-- START Reading passage --

200 calories worth of raw almonds, one carrot, and an orange from yesterday's farmer's market.


And the way I eat my food, is exceptionally specific. I eat what I should eat first, not necessarily the least delectable, but certainly not the most. This builds, and leads up to my favorite thing on my plate, which, in this case, is just the most beautiful, fragrant orange.

But then I peeled it.
And oh my God, if a fruit could be a Mudblood, this orange would TOTALLY be a Mudblood.
(That's a tribute to Harry Potter by the way, for those of you who aren't in the know).



Half blood orange. Half regular orange.
Who knew?

Maybe this is common knowledge.
Maybe I am not the Connoisseur I thought I was.
Or maybe, I just scored some Alien Orange.

Either way, I'm digging it.
Yeeeeaaaah... Half Blood Orange! (Though maybe not as good in Potions class).

Whoa.
I went way nerdy there.
Weird.








p.s. Orange you glad I didn't say Cookie?
Ahhaha.

Seriously though, the geek inside me is getting more dominant.

Tuesday, September 22, 2009

You Know You're on a Diet When...

...not eating cookies is an accomplishment of a magnificent degree.

Also, when oily, decadent, stab-out-your-eyeballs-yummy focaccia bread, is STILL not getting eaten by you.

Good Job, You.

Coming Clean... plus some produce loving Crazys.

So, first of all my nose would grow if I told you I am proud of my dietary endeavors this week.
Not only would it grow, but it would sprout twigs, leaves, and even a nest of finches on the very end.
Seriously, it's that bad.

And in all honesty, I almost had the intention of not even mentioning it.
But. I think by airing out my dirty laundry, I am more apt to change... so, shit.
Here, goes.

Remember the cashews? The abusive cashews that taste so good they hurt?
Yeah, well that was only the tip of the melting iceberg.




As I was in NorCal visiting my family, my mom decided to make cookies for everyone. Yep, COOKIES.

S000, it should have gone down like this,

mom: 'hey do we have any egg replacer left for the cookies'

tess: 'NO WE DO NOT. ONLY EGGS. ONLY RUNNY NON-VEGAN EGGS. CHICKEN PERIOD. THAT'S ALL WE GOT. PLEASE DO NOT MAKE THEM VEGAN'



But, this is how it really went,

mom: 'hey do we have any egg replacer left for the cookies?'

tess: 'yes, in the top drawer. LET ME MIX IT UP FOR YOU'.

And then I did just that. And then I ate the cookies.

-- END Reading passage --
-- START Provided data --

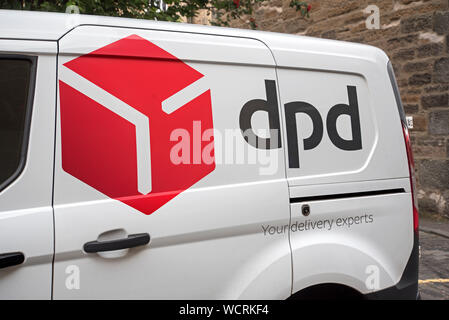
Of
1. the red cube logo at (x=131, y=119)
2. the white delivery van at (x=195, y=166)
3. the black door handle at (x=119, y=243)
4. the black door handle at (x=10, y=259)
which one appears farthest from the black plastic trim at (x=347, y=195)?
the black door handle at (x=10, y=259)

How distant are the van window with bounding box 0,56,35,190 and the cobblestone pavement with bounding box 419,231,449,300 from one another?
360cm

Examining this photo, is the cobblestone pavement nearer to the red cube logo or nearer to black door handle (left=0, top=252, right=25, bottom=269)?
the red cube logo

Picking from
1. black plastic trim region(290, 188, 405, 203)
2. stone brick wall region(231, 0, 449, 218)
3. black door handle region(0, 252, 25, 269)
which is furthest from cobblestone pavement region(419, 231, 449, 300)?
black door handle region(0, 252, 25, 269)

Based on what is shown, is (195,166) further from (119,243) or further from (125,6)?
(125,6)

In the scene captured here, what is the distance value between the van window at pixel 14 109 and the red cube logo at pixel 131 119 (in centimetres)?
13

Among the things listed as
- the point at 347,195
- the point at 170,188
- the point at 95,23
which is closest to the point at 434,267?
the point at 347,195

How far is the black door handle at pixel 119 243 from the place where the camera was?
163 cm

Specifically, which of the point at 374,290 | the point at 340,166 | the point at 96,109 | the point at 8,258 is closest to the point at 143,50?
the point at 96,109

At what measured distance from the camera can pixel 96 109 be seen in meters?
1.70

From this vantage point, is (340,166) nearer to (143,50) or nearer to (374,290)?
(374,290)

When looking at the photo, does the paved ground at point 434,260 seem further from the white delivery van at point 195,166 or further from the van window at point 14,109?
the van window at point 14,109

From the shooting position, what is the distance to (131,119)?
5.72 ft

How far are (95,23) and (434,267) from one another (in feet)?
14.6

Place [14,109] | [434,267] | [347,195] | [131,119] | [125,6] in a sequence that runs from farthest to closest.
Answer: [434,267], [125,6], [347,195], [131,119], [14,109]
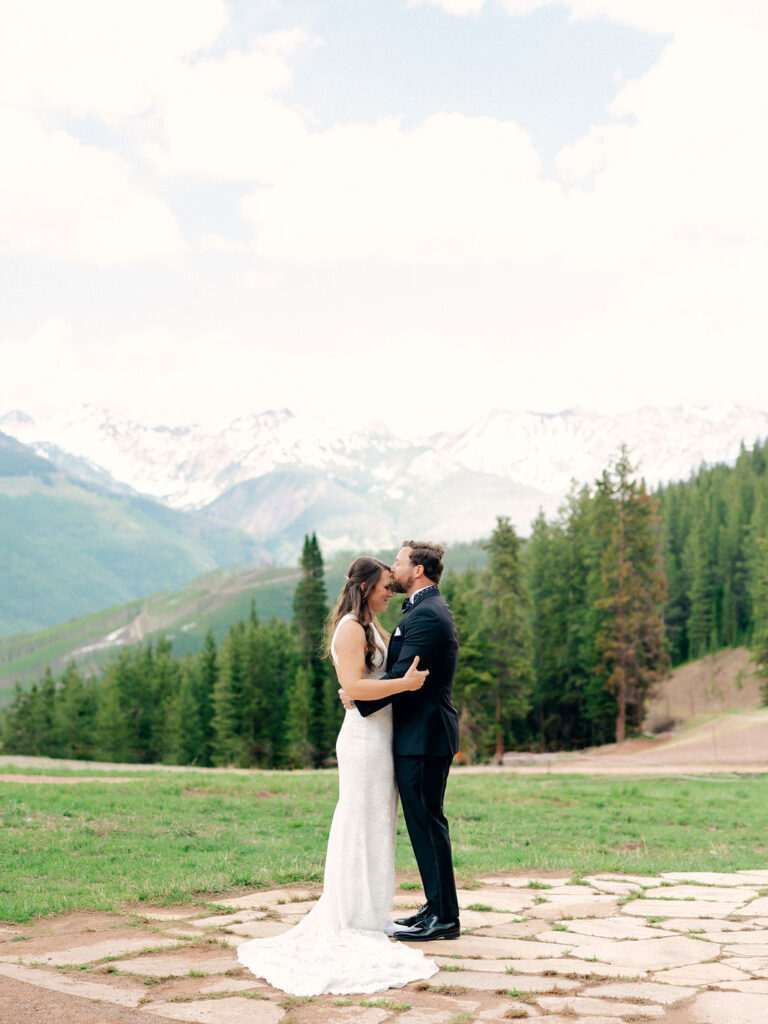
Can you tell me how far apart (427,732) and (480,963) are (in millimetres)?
1675

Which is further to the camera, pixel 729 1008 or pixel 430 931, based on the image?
pixel 430 931

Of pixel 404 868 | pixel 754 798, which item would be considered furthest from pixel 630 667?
pixel 404 868

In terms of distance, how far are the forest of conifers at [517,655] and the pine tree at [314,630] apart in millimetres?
119

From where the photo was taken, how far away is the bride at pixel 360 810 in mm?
7031

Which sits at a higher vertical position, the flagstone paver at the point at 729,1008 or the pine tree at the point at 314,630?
the pine tree at the point at 314,630

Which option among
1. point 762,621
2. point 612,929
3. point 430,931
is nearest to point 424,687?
point 430,931

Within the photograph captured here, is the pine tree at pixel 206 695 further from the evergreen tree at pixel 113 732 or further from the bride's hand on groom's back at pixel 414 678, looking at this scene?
the bride's hand on groom's back at pixel 414 678

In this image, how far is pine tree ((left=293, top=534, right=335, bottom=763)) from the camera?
6431 cm

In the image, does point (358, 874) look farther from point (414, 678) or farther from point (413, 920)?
point (414, 678)

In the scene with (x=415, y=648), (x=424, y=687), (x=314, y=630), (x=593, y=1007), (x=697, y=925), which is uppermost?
(x=314, y=630)

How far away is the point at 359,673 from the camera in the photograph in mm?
7285

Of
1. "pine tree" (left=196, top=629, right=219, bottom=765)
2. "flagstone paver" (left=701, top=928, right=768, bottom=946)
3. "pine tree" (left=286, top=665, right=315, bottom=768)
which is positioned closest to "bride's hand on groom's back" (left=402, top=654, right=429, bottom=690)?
"flagstone paver" (left=701, top=928, right=768, bottom=946)

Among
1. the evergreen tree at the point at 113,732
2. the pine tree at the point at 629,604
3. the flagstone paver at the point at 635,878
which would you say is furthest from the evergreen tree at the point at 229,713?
the flagstone paver at the point at 635,878

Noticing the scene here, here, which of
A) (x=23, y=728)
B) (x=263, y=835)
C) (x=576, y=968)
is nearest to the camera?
(x=576, y=968)
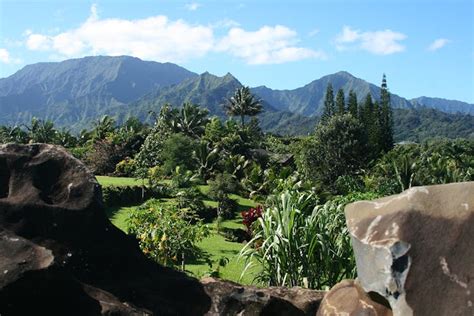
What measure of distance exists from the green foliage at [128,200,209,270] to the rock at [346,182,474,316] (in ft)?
19.7

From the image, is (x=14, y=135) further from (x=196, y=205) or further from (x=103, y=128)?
(x=196, y=205)

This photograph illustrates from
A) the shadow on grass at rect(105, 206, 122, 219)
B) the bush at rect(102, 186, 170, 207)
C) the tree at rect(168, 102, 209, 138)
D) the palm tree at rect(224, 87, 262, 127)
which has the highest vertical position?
the palm tree at rect(224, 87, 262, 127)

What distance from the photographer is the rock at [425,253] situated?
3482 mm

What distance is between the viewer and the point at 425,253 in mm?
3555

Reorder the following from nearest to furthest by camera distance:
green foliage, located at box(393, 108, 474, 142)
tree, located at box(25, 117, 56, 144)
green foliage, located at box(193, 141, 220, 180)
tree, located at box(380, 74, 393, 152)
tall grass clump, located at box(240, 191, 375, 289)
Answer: tall grass clump, located at box(240, 191, 375, 289) → green foliage, located at box(193, 141, 220, 180) → tree, located at box(25, 117, 56, 144) → tree, located at box(380, 74, 393, 152) → green foliage, located at box(393, 108, 474, 142)

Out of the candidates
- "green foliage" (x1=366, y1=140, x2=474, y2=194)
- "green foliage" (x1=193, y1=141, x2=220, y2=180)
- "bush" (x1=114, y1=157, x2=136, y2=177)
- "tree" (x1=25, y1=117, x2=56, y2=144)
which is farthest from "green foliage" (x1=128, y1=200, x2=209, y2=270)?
"tree" (x1=25, y1=117, x2=56, y2=144)

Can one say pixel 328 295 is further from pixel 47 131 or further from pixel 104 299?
pixel 47 131

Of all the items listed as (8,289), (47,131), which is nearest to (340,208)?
(8,289)

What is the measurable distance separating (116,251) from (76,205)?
1.88 ft

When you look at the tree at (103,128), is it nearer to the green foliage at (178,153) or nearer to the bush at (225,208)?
the green foliage at (178,153)

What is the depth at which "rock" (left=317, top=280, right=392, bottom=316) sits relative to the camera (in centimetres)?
398

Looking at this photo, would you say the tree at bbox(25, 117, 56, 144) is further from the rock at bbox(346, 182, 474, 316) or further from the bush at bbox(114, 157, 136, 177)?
the rock at bbox(346, 182, 474, 316)

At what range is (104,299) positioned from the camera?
14.7 ft

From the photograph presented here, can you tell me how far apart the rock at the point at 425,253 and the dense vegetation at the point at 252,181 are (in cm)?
283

-- END Provided data --

## Work instructions
1) Count the lines of the listing that contain the string "tell", treating uppercase and lowercase as distinct, and state only that number.
2) Write the next part of the diet blog text, beginning immediately after its final sentence.

## In response
1) 2

2)
Oh, and these weren't JUST cookies. They were uninhibited, shameless peanut butter and chocolate cookie cake. Oh, and by cookie cake, I mean a casserole dish spread with cookie, with a layer of melted vegan chocolate, and another top layer of cookie.

Holy Hell.
Holy, holy Hell.

And BOY DID I TAKE CARE OF THOSE.
To be realistic (and I sooooo don't want to be realistic) I probably had around 6 2-inch square pieces of the damn thing.
After that it was down hill. Lots of nuts, Luna Bars, even a Starbucks soy mocha.

So, this is me-my lament of weighty proportions, desperately climbing to get back on the bandwagon before it speeds away from me- leaving me in a cloud of chocolate dust.

My first effort in getting my shit together, was a visit to the farmer's market today with my roommate. I love Farmer's Markets.
I don't know about where you live, but here in SoCal, Farmer's Markets bring out the Craazays. (Zoom in on 55 year old man, playing air guitar on cardboard guitar and keyboard, singing into mic made with Arizona tea cans with George Harrison's 'I Want You So Bad' playing in the background). Yeah, it's like that.
But also, the streets are so filled with yummy produce and local agriculture, that I can only go in with 15 dollars, or I will spend my rent on the Orange, Honey or Asian vegetable stand.

This time, I went with my roommate, who bless her heart, pretends I'm not a gigantoid next to her. She's skinny. Beautiful, blond, tall and skinny- and get this- a stage actress.
Anyways, we decide to go halfsies on all food, and we came out of there pretty happy.
We scored carrots, sweetpeas, sweet potatoes, Bok Choy, oranges the size of my head, strawberries- you get the idea.
HOWEVER, she did decide to buy bread.
Nope, bread's not the right word.
Try, heaven bread. Yeah, that fits.

White rustic focaccia. COVERED in oil. Baked to a crisp. Oh my God, so delightful.

Anways. I've had too much of it as it is.
And in an effort of climbing back onto that stupid bandwagon headed for Life, I will remember that it is only a dessert. Not for nutrient consumption.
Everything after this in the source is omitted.